• _FAÇA ISTO_
Copie fielmente, do texto sobre os cortes no orçamento da União, o trecho que vai de "São Paulo, 6" até "da dívida pública.".

Título: Cortes no orçamento podem ser revistos
Autor: Americano,Ana Cecília
Fonte: Gazeta Mercantil, 06/04/2009, Brasil, p. A5

São Paulo, 6 de Abril de 2009 - Por mais doloroso que possa se apresentar, o ajuste no orçamento Geral da União -- contingenciando R$ 21,6 bilhões -- anunciado semana passada foi absolutamente necessário, garantem economistas. Mas economistas com especialização em finanças públicas questionam o cálculo do orçamento, baseado na premissa de um crescimento do Produto Interno Bruto (PIB) de 2% em 2009; e o engessamento da atuação do estado na área, devido à obrigações com o custeio, com repasses constitucionais à Saúde e à Educação e com o pagamento da dívida pública.

"A meta de resultado primário prevista no orçamento enviado ao Congresso em 2008 é inconsistente com o cenário de inflação mais baixa e crescimento do PIB inferior em curso", diz Amaury Bier, ex-secretário executivo do Ministério da Fazenda no governo Fernando Henrique e sócio da Gávea Investimento. Ou seja, as receitas em 2009 tenderão a ser bem menores do que as inicialmente previstas em 2008. Para Bier, portanto, seria desejável que o corte dos gastos do governo fosse muito maior.

"É bom lembrar que estados, municípios e estatais terão resultados piores este ano, e o que interessa nas contas públicas é a meta consolidada, levando em conta todas essas variáveis". Bier acredita que a revisão da estimativa de crescimento do PIB em 2009 feita pelo governo de 4,5% para 2% falha por ser muito otimista. O ex-secretário, ao contrário, trabalha com estimativas de um recuo do PIB em 1% este ano.

• _LINHAS DE DADOS_
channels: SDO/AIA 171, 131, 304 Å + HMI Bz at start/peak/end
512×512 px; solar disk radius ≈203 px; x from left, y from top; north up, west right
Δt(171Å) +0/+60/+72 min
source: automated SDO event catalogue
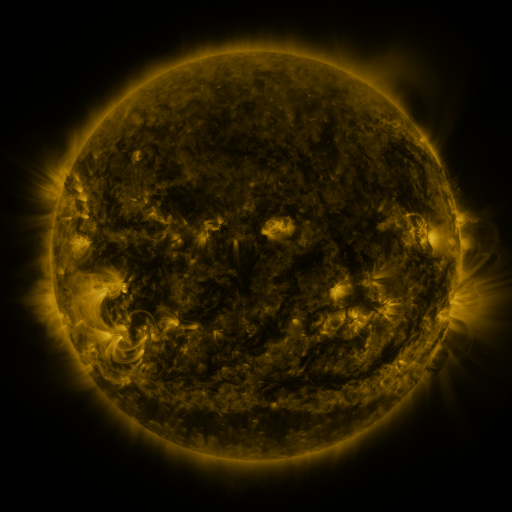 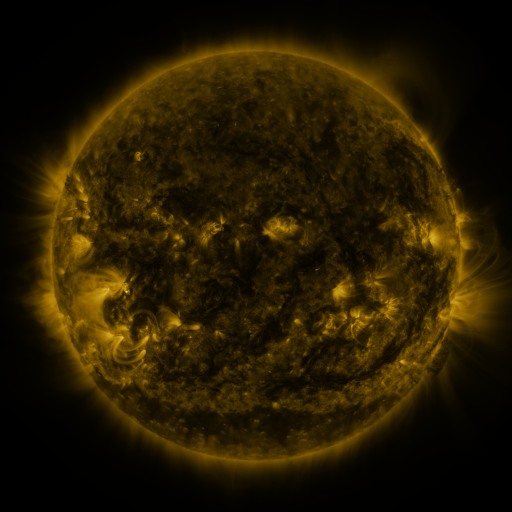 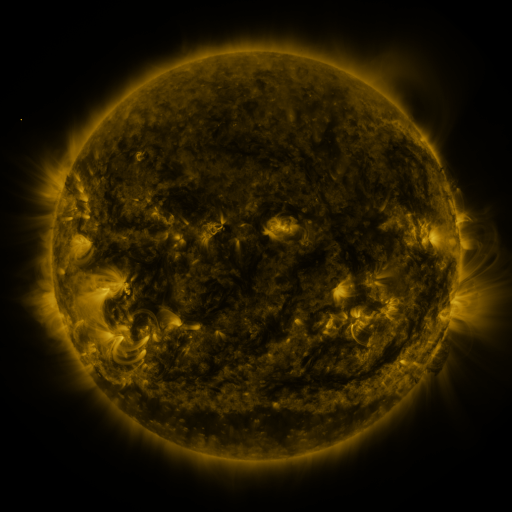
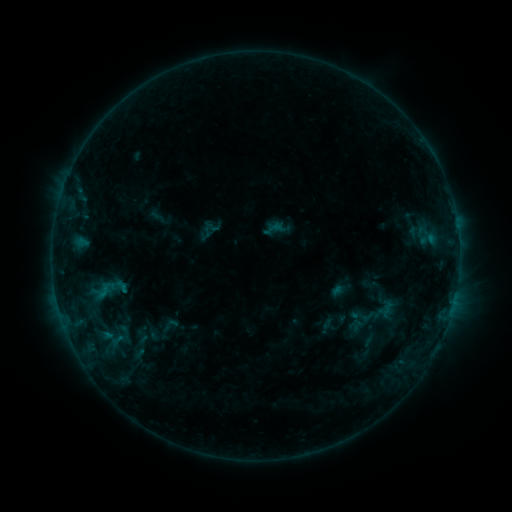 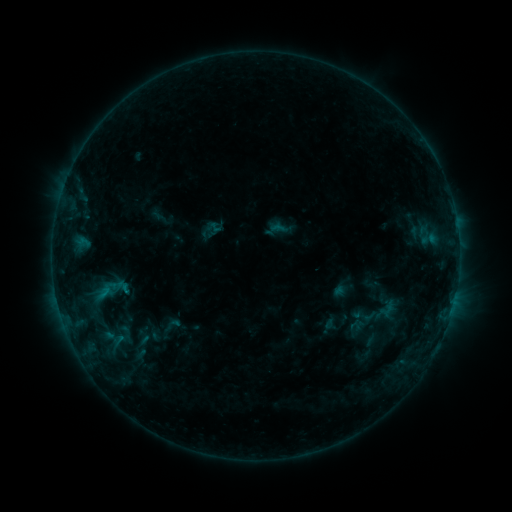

• _RESPOSTA_
São Paulo, 6 de Abril de 2009 - Por mais doloroso que possa se apresentar, o ajuste no orçamento Geral da União -- contingenciando R$ 21,6 bilhões -- anunciado semana passada foi absolutamente necessário, garantem economistas. Mas economistas com especialização em finanças públicas questionam o cálculo do orçamento, baseado na premissa de um crescimento do Produto Interno Bruto (PIB) de 2% em 2009; e o engessamento da atuação do estado na área, devido à obrigações com o custeio, com repasses constitucionais à Saúde e à Educação e com o pagamento da dívida pública.